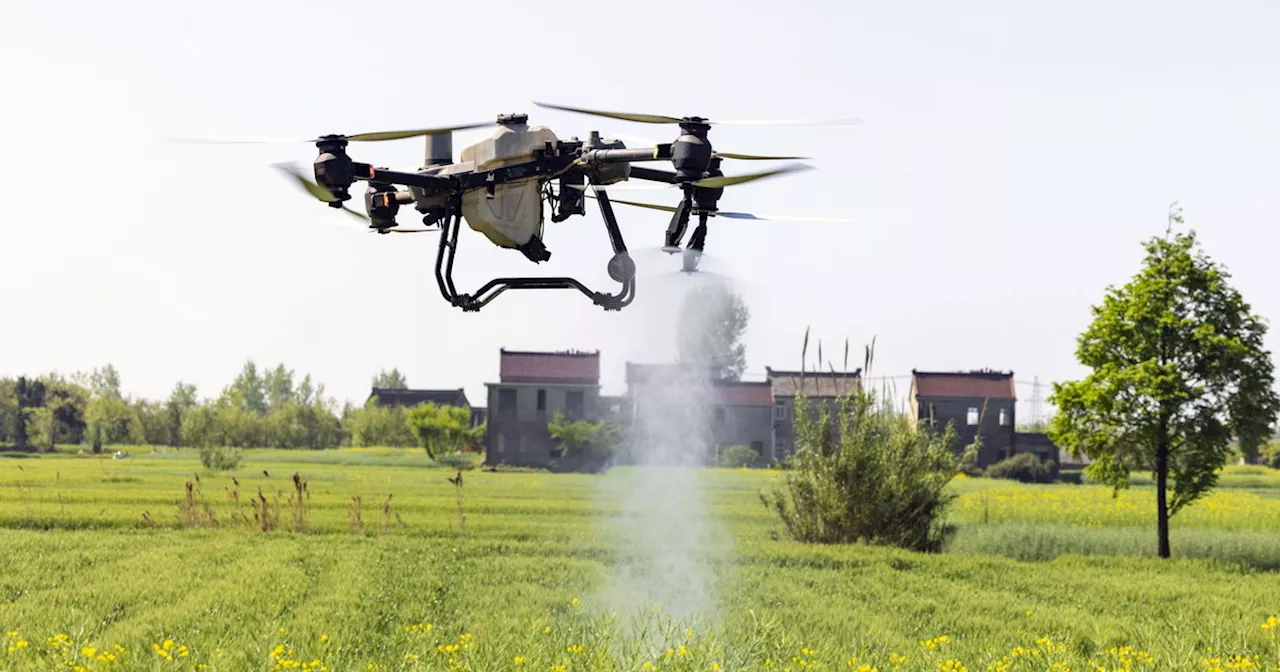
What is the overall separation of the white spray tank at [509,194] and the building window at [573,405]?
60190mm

________________

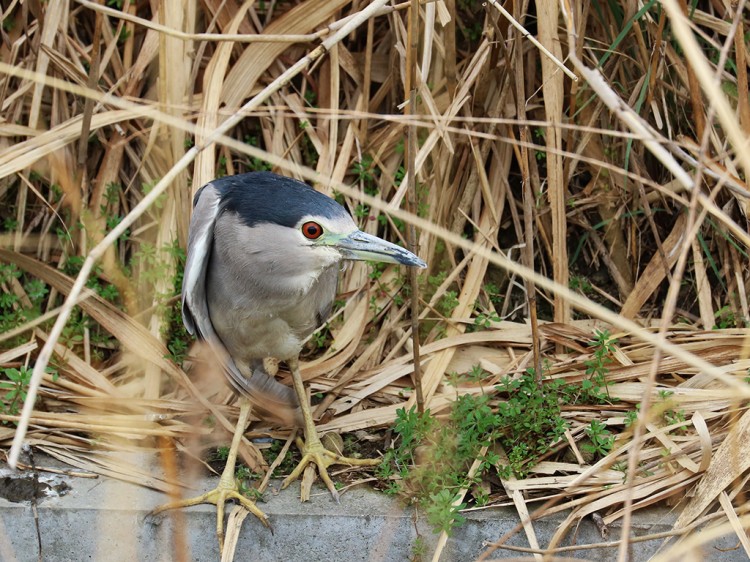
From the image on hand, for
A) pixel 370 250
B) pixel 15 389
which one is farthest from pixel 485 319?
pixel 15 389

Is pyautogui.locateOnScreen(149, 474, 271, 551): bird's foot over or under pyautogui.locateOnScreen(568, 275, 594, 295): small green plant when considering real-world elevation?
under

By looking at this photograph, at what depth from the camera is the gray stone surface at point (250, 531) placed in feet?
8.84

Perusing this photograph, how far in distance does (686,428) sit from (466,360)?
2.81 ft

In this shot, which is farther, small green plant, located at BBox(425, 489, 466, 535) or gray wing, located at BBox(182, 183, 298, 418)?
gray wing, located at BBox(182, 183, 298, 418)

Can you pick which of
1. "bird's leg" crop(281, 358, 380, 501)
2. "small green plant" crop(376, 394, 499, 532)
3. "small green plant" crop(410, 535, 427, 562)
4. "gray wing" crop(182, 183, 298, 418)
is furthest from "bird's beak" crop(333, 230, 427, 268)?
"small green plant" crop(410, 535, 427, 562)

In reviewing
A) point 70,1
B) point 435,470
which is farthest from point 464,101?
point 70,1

________________

Renvoyez sans modification toutes les lignes ci-dessus qui contiennent la chaîne « plant ». La casse compte.

Is pyautogui.locateOnScreen(149, 474, 271, 551): bird's foot over or under pyautogui.locateOnScreen(568, 275, 594, 295): small green plant when considering real-world elevation?
In this shot, which is farther, small green plant, located at BBox(425, 489, 466, 535) or gray wing, located at BBox(182, 183, 298, 418)?
2. "small green plant" crop(376, 394, 499, 532)
3. "small green plant" crop(410, 535, 427, 562)
"small green plant" crop(410, 535, 427, 562)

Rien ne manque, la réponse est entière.